Thursday, January 7, 2010

Granola and Yogurt

This week I made homemade granola and yogurt. They’re easy to do and delicious. Granola can be expensive but making it at home means you can be sure your ingredients are fresh and wholesome.  You can add the sort of grains and nuts and oil that you want. You can avoid high fructose corn syrup and use local honey which is good for fighting allergies.

Homemade yogurt tastes wonderful.  By making it at home you have the satisfaction of having done so, but you can also choose the sort of milk you want to use.  You can add a variety of GOOD bacteria (though their names all sound like a hex from Harry Potter, they are good for your digestive health and your general cheerfulness).

Granola (recipe adapted from More With Less a cookbook from the 80’s that I recommend with enthusiasm)
Makes 2 quarts
325 for 30 minutes watched carefully
Preheat oven
Mix together
1 cup coconut (I used unsweetened, organic)
4 cups rolled oats
1 cup sunflower seeds or other nuts ground. (I’ve used pecans, walnuts, pistachios, cashews)
1 cup wheat germ
¼ to ½ cup ground flax seed
¼ to ½ cup wheat bran¼ cup high protein flour such as soy, whole wheat or a blend

Bring to a  boil:
1 cup honey
¼ cup brown sugar
½ cup oil
½ teaspoon lemon juice
2 tablespoons water

Remove from heat and add:
1 teaspoon vanilla
2 T cinnamon
Mix dry ingredients. Pour honey mixture over the dry ingredients and mix thoroughly. Spread on 2 greased cookie sheets. Bake about 30 minutes stirring often (every 5—7 minutes). The granola burns easily. Try to allow it to cool undisturbed but it is nearly impossible not to sneak a few tastes!

_ _ _ _ _ _ _

WHAT TO DO ::
1. Answer from the granola and yogurt post:
(a) According to the post, local honey is good for fighting what?
(b) At what oven temperature, and for how long, does the granola bake?
(c) How many cookie sheets is the granola spread on?
2. Turn the paragraph of the granola and yogurt post that begins "Homemade yogurt tastes wonderful." into a short bulleted list that keeps its main facts.
3. Write the next part of the granola and yogurt post, picking up after its final sentence.
The records that come next have no connection to the granola and yogurt post.

(Source records)

_ _ _ _ _ _ _

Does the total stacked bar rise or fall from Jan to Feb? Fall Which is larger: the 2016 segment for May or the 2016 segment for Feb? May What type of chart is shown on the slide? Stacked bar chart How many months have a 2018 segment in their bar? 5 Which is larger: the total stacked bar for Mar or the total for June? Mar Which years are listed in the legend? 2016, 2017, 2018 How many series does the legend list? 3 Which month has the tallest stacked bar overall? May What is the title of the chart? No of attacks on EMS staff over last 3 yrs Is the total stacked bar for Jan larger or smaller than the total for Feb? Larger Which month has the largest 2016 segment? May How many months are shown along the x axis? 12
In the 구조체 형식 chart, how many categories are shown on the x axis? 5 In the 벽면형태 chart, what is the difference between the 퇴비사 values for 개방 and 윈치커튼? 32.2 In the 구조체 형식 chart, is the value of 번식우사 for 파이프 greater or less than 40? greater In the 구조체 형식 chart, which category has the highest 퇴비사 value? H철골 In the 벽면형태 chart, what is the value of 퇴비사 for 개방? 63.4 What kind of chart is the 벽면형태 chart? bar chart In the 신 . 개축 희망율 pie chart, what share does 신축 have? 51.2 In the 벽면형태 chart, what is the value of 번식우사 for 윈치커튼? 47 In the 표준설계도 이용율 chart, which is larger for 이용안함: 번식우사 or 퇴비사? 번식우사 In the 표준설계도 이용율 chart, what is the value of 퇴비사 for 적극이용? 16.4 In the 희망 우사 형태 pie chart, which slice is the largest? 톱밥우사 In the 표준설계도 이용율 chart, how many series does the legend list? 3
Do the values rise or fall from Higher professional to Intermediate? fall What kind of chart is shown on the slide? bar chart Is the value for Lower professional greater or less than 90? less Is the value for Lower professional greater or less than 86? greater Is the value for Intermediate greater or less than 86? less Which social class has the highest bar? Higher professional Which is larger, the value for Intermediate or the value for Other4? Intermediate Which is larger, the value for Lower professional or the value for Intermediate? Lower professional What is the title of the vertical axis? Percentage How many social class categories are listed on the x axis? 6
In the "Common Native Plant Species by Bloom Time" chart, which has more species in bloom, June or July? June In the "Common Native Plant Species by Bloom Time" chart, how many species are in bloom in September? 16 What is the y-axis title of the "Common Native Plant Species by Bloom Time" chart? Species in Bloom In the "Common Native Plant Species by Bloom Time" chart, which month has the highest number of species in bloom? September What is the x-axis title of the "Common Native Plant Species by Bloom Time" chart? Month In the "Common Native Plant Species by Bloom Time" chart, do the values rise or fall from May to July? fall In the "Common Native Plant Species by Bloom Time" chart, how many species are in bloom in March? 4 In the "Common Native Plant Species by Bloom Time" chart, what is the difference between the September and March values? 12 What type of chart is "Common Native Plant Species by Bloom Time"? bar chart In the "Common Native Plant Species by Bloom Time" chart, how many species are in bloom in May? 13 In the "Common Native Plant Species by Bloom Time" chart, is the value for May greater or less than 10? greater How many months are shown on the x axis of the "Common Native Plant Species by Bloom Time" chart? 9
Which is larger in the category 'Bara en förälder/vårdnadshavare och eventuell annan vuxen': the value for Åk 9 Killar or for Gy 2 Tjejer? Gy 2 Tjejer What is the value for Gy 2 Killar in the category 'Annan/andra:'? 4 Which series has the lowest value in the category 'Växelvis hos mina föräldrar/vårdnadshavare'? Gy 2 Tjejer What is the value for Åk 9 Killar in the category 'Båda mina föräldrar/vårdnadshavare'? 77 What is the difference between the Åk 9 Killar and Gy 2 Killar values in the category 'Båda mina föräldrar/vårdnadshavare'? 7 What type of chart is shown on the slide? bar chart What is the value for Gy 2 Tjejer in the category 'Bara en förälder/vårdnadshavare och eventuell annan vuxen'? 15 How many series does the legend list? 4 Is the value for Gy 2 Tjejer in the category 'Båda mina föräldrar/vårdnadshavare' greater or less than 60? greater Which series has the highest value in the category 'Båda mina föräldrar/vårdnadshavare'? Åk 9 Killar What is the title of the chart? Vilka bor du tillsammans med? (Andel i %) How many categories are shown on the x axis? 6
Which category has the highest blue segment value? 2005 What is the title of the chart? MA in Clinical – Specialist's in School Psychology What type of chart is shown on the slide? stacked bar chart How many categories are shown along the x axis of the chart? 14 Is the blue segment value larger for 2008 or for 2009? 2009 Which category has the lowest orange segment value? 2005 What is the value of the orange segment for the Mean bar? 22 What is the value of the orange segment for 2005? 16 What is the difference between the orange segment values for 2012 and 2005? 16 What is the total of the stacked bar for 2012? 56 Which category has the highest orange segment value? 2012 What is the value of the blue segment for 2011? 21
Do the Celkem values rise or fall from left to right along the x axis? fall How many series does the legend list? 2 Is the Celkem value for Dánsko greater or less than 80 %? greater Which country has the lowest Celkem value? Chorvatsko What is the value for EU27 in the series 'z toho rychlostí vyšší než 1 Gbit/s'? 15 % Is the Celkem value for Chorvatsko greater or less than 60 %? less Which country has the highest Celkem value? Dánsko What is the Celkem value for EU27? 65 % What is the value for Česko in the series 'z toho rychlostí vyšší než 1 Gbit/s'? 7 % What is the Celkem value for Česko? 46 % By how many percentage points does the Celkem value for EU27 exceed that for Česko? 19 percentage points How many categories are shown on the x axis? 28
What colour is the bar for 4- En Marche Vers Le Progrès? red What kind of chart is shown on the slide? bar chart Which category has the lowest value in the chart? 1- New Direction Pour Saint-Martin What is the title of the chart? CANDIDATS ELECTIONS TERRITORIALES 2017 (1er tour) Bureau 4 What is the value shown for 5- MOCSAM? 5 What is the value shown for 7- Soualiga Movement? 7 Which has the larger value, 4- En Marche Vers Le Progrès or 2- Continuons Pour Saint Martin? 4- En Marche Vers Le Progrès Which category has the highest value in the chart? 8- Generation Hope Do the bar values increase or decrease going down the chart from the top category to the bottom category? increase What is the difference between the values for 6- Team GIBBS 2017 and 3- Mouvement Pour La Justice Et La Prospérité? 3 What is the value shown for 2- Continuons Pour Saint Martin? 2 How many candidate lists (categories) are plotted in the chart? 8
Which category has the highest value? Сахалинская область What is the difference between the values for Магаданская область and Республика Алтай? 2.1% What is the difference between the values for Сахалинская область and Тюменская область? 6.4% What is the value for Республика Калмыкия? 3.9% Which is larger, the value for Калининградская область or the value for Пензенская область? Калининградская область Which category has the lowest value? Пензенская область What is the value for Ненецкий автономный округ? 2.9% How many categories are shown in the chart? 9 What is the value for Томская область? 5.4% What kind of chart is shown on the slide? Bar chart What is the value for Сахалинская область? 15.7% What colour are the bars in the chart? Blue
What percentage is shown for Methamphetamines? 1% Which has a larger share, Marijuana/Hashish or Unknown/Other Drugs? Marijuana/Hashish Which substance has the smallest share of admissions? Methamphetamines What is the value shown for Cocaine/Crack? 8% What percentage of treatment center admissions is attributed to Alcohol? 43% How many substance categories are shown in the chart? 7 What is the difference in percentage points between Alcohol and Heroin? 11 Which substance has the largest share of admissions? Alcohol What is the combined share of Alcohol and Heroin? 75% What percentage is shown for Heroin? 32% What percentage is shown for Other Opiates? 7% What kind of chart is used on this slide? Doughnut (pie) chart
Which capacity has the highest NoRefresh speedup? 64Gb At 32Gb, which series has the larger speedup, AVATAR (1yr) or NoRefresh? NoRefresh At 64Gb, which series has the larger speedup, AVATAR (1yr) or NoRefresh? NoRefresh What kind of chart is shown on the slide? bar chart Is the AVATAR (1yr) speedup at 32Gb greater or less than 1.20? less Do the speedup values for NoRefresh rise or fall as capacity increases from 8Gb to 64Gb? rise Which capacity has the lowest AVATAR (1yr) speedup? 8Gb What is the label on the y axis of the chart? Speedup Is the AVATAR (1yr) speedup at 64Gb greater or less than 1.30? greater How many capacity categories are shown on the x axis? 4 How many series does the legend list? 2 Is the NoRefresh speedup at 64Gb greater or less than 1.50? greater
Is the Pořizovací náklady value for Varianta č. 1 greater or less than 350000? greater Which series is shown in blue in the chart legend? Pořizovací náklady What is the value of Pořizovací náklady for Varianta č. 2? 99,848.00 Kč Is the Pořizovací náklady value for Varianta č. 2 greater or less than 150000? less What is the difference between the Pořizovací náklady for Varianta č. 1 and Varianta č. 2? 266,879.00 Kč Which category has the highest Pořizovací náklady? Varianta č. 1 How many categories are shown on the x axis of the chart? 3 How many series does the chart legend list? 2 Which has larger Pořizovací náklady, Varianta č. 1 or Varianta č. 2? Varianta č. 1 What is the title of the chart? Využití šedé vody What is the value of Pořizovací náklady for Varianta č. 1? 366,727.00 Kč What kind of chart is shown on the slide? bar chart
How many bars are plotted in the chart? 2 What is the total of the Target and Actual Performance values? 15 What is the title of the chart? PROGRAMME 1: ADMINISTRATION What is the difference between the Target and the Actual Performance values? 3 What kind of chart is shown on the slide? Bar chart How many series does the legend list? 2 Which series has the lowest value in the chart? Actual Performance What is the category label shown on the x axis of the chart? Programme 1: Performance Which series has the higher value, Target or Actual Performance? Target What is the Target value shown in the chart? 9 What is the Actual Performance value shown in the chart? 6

_ _ _ _ _ _ _

RESPONSES FOR EACH TASK ::
1.
(a) Allergies.
(b) 325, for about 30 minutes.
(c) Two greased cookie sheets.

2.
- Homemade yogurt tastes wonderful.
- Making it at home brings the satisfaction of having done so.
- You can choose which milk to use.
- You can add a variety of good bacteria, which help digestive health and general cheerfulness.

3.
If you want to add dried fruit such as raisins or dried apples, do this after you bake the granola as the fruit tends to burn.


Homemade yogurt is easy to make and delicious. It does taste better than store bought and making it is rewarding and a good “science” experiment to do with children. The idea is that you must kill the stray bacteria in the milk and then introduce the wholesome, specific bacteria you want in your yogurt. (You can add a variety of good yogurt bacteria to make the healthiest yogurt anywhere!) Cooking the yogurt for 8 hours allows the good yogurt bacteria to spread through the milk, turning it to yogurt.

You don’t need a “yogurt maker.”

You do need:
Clean, sterilized glass jars with lids
A heating source such as a heating pad that can be turned to low—this is the way my roommate and I made yogurt when we were in college.
A radiator
A gas oven with a pilot light
Milk- you can use nonfat milk or any mixture of nonfat and whole milk.
¼ cup Plain, non-fat yogurt with live cultures
1 bottle probiotic drink
After cleaning and sterilizing the jars, set them aside.
Measure the milk according to the number and size of your jars. I usually make six or seven half pints (1 cup = half pint)

Heat the milk in a saucepan over medium high heat until the milk steams, is fragrant and tiny bubbles form at the edges of the pan.

Allow the milk to cool to blood temperature.

Mix the yogurt and probiotic drink into the scalded milk.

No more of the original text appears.